The non-nuclear-armed states have said enough, with good cause. Along with civil society, they have rejected arguments for retaining nuclear weapons that place the strategic interests of a handful of states above the security interests of all states and all people. We have heard from the nuclear-armed states and their dependents in extended deterrence relationships that they oppose the ban treaty because it fails to take the security dimension of nuclear weapons into account.
They are not only being disingenuous in this claim, they are also simply wrong. The ban treaty is first and foremost about the security of all states threatened by the consequences of nuclear weapons, including the nuclear-armed states.
We have also heard arguments from ban treaty opponents that a ban is not comprehensive, not verifiable and not enforceable. These are diversionary claims. The ban treaty for which ICAN is campaigning will certainly be comprehensive, in that it will prohibit all aspects of nuclear weapons, from possession through use.
The ban treaty itself does not have to be verifiable, because its purpose is to establish a norm that requires the elimination of nuclear weapons through subsequent measures that will include verification provisions.
Finally, questioning the ban treaty’s enforceability is nothing more than misdirection. An explicit, negotiated prohibition, signed and ratified by the vast majority of UN member states, will be a powerful tool in the hands of those states that honestly want a nuclear-weapons-free world and are prepared to assert leadership to get there. The nuclear-armed states understand this.
The ban treaty will impose a very narrow choice upon them: to accept the judgment of the international community that nuclear weapons are illegitimate and must be eliminated without further delay or prevarication, or to accept a new status as outlaws and pariahs. ICAN believes this is the real reason for their opposition.

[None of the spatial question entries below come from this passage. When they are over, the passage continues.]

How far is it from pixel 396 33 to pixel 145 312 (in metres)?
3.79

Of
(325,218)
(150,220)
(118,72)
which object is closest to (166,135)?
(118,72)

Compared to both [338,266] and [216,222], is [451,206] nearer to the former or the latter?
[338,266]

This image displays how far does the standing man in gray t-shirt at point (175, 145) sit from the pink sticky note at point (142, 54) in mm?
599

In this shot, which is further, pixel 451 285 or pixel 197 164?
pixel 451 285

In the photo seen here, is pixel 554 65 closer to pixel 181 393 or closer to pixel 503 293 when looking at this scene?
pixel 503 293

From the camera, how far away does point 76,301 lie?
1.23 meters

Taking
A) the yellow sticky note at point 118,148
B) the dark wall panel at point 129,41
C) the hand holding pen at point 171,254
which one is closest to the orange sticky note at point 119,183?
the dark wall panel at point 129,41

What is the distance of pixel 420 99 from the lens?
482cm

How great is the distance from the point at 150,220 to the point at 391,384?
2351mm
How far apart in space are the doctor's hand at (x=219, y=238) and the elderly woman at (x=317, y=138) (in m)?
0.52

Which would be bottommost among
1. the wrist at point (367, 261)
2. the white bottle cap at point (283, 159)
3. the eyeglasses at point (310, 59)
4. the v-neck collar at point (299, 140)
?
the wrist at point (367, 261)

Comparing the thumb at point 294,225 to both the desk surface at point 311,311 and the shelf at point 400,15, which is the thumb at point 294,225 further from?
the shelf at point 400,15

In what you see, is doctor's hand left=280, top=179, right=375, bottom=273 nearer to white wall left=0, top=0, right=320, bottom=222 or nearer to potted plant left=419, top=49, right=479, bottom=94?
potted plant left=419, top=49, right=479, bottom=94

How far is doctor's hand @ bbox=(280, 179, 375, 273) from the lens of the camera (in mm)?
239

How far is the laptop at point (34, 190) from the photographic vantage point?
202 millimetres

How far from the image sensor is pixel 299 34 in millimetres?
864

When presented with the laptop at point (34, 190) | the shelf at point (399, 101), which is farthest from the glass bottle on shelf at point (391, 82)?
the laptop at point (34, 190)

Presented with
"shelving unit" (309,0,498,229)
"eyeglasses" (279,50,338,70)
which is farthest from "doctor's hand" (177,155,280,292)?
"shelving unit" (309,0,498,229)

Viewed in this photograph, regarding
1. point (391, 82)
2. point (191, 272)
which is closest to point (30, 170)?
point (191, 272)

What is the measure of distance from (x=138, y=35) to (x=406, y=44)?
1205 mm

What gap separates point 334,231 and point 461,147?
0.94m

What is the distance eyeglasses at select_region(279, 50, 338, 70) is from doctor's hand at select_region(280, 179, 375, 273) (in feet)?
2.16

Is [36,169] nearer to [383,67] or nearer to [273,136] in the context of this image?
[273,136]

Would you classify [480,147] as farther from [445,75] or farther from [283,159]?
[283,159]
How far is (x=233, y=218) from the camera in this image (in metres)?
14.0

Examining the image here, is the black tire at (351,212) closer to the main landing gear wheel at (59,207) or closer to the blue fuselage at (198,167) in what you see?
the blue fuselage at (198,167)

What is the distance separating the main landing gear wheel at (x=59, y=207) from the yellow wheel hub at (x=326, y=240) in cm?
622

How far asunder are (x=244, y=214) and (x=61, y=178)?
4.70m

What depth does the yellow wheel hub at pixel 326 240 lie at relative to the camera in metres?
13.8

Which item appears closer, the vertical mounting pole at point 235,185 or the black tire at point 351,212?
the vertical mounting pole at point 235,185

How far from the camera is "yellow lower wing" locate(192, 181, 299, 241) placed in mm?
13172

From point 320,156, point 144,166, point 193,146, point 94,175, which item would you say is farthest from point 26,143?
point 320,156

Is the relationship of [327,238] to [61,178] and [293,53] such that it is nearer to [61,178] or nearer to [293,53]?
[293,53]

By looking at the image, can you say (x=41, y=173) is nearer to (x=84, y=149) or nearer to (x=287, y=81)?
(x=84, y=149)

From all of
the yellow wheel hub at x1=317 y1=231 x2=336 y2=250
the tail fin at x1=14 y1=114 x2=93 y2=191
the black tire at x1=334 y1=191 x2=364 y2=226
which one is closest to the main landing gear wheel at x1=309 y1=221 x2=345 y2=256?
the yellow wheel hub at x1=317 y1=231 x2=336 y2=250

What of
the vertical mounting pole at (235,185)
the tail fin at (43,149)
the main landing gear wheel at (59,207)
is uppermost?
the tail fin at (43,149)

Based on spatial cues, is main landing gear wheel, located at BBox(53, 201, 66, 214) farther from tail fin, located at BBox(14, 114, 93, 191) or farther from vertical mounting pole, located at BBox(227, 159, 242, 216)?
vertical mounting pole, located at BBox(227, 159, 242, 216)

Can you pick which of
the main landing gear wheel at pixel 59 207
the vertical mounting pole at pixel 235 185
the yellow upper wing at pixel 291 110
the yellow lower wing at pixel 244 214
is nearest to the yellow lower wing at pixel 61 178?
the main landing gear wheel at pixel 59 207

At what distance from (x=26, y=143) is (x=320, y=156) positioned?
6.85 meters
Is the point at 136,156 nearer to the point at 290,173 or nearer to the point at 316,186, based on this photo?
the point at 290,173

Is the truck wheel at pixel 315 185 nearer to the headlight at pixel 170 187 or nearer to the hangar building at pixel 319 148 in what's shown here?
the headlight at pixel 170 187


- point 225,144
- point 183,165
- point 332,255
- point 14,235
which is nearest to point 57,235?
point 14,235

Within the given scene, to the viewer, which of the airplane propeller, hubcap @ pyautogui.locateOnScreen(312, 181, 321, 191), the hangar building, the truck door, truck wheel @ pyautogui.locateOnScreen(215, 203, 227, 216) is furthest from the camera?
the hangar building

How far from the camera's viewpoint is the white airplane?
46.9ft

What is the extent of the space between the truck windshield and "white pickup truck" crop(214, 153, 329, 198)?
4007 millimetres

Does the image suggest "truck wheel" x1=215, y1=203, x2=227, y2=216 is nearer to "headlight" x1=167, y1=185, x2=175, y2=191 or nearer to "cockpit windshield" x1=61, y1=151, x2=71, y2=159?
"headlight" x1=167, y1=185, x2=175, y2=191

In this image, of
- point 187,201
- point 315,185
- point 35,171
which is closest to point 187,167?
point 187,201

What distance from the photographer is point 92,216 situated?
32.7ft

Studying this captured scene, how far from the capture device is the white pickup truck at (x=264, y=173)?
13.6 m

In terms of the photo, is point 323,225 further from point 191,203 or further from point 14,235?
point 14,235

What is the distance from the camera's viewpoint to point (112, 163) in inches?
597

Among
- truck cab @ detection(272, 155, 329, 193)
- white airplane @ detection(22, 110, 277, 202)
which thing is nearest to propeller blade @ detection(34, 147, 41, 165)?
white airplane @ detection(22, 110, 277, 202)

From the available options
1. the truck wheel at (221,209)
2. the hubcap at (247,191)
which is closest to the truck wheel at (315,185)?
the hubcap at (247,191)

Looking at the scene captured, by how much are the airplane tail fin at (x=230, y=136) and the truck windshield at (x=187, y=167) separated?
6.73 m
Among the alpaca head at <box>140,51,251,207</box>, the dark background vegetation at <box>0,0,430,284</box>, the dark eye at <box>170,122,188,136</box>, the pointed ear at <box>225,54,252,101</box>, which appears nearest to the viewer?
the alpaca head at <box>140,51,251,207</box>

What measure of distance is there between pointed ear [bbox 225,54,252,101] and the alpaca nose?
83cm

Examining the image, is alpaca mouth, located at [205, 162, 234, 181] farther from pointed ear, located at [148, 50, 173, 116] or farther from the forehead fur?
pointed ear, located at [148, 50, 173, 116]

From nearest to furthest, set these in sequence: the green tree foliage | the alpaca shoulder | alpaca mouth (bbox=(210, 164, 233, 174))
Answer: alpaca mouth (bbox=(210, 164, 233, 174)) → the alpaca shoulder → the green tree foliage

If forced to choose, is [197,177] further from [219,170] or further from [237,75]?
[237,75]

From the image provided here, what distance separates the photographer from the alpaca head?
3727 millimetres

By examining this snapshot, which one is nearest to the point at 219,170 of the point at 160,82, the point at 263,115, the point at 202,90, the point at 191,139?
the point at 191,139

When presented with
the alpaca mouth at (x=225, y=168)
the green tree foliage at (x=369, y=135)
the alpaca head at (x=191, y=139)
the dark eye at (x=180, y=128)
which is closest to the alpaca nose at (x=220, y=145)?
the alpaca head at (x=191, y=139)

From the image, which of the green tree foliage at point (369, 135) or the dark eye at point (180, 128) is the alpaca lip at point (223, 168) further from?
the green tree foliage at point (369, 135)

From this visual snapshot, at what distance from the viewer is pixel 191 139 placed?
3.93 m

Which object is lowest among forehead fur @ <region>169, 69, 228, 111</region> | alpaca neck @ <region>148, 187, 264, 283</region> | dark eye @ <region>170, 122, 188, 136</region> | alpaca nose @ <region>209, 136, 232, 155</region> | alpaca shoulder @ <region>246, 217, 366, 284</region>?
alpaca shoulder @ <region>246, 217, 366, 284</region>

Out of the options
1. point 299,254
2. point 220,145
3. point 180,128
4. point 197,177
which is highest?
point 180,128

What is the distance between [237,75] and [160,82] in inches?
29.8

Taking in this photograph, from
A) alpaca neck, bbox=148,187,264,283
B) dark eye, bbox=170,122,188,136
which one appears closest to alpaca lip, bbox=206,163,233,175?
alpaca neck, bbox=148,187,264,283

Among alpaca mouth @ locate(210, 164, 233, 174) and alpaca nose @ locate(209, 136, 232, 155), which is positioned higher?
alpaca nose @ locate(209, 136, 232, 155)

While we agree that the next steps will require engagement with the nuclear-armed states, the ban treaty will change the terms of that engagement in ways that are much more conducive to real nuclear disarmament.
ICAN expects that the new treaty emerging from these negotiations will be a non-discriminatory international legal instrument that will declare a comprehensive prohibition on all aspects of nuclear weapons, that will establish an obligation for the complete elimination of nuclear weapons and a framework to achieve it, and that will include positive obligations, such as ensuring the rights of victims and survivors of nuclear weapons, including nuclear testing victims, and requiring actions to address damage to affected environments.
ICAN is ready to work side by side with governments and international organizations as a partner in this process, and looks forward to contributing to its successful outcome. Anyone who fully understands and appreciates the humanitarian consequences of nuclear weapons also understands that the risk of those consequences must be reduced to zero.
That can only be accomplished by reducing the number of nuclear weapons to zero. We don’t have the luxury of waiting until the nuclear-armed states find disarmament convenient. ICAN urges the First Committee to take decisive action in this session, by establishing a mandate to negotiate prohibition now, with elimination to follow in short order.
Jasmin Nario-Galace represents the Center for Peace Education at Miriam College in the Philippines, a partner organization of ICAN.